┌────────

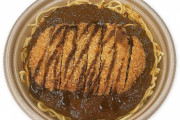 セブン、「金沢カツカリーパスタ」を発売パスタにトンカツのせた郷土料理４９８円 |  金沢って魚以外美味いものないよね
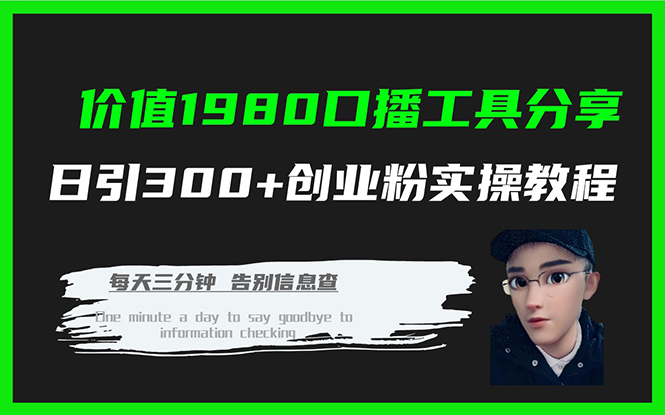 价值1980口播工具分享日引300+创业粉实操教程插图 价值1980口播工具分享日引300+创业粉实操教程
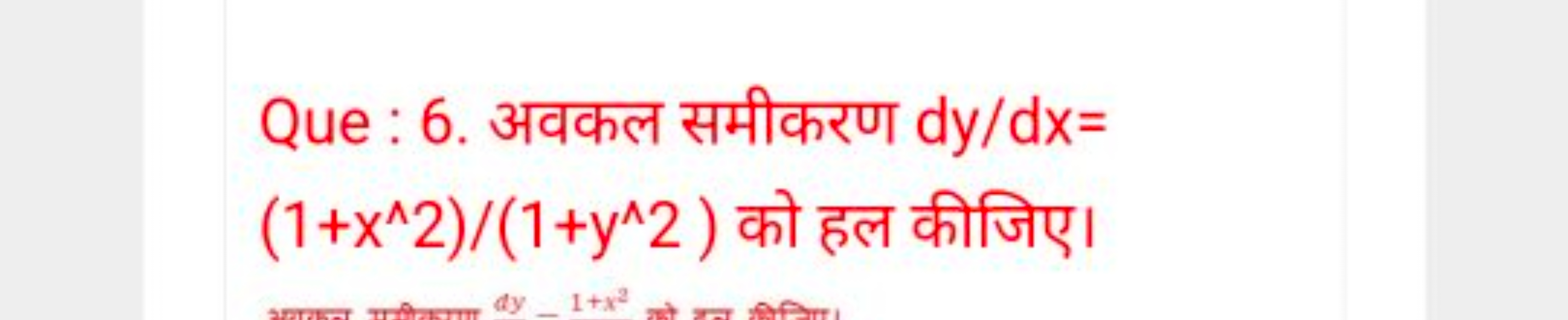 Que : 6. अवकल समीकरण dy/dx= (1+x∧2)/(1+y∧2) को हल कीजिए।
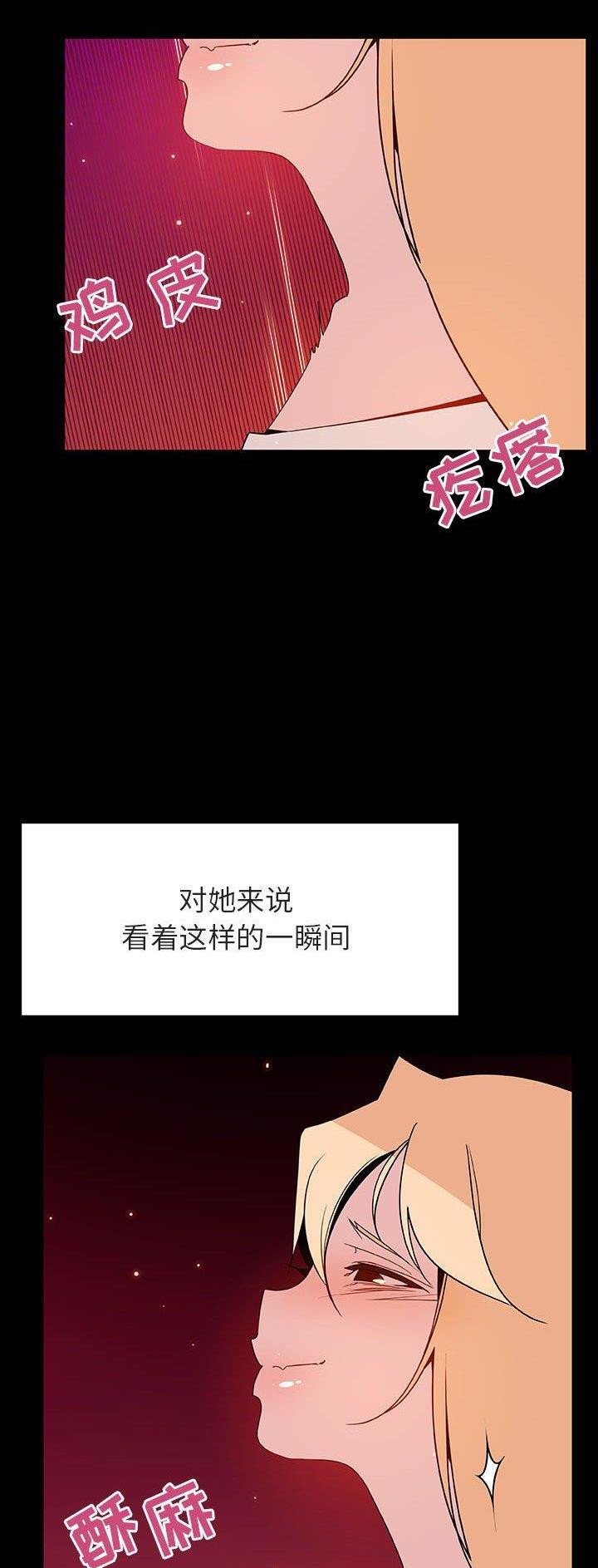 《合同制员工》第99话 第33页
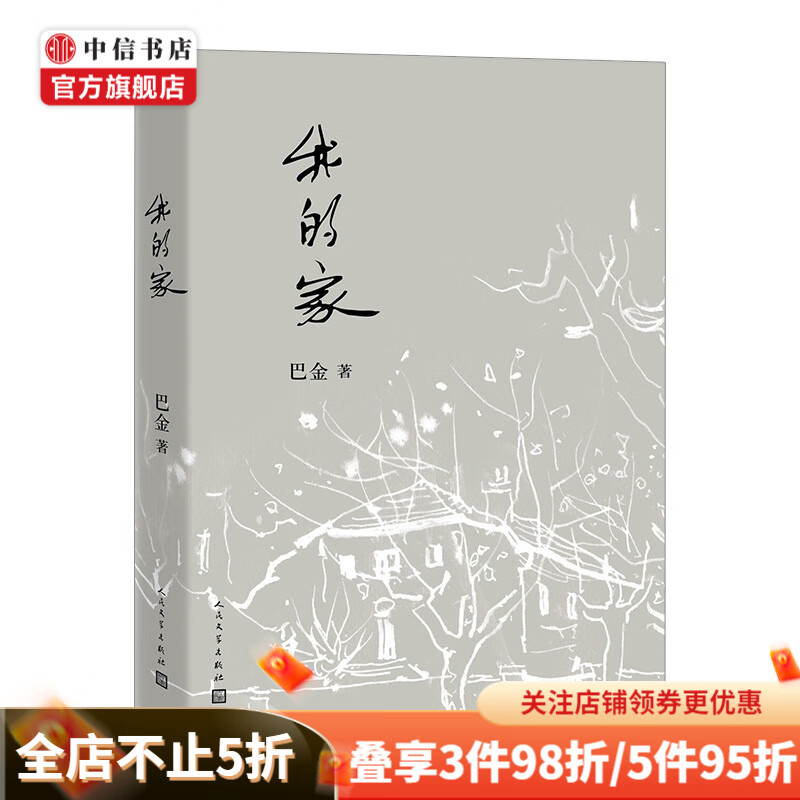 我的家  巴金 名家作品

└────────

§ WHAT TO WORK ON:
Pull the text of all five lines above out character for character, leaving the pictures out of your answer.

§ EXERCISE ANSWER:
 セブン、「金沢カツカリーパスタ」を発売パスタにトンカツのせた郷土料理４９８円 |  金沢って魚以外美味いものないよね
 价值1980口播工具分享日引300+创业粉实操教程插图 价值1980口播工具分享日引300+创业粉实操教程
 Que : 6. अवकल समीकरण dy/dx= (1+x∧2)/(1+y∧2) को हल कीजिए।
 《合同制员工》第99话 第33页
 我的家  巴金 名家作品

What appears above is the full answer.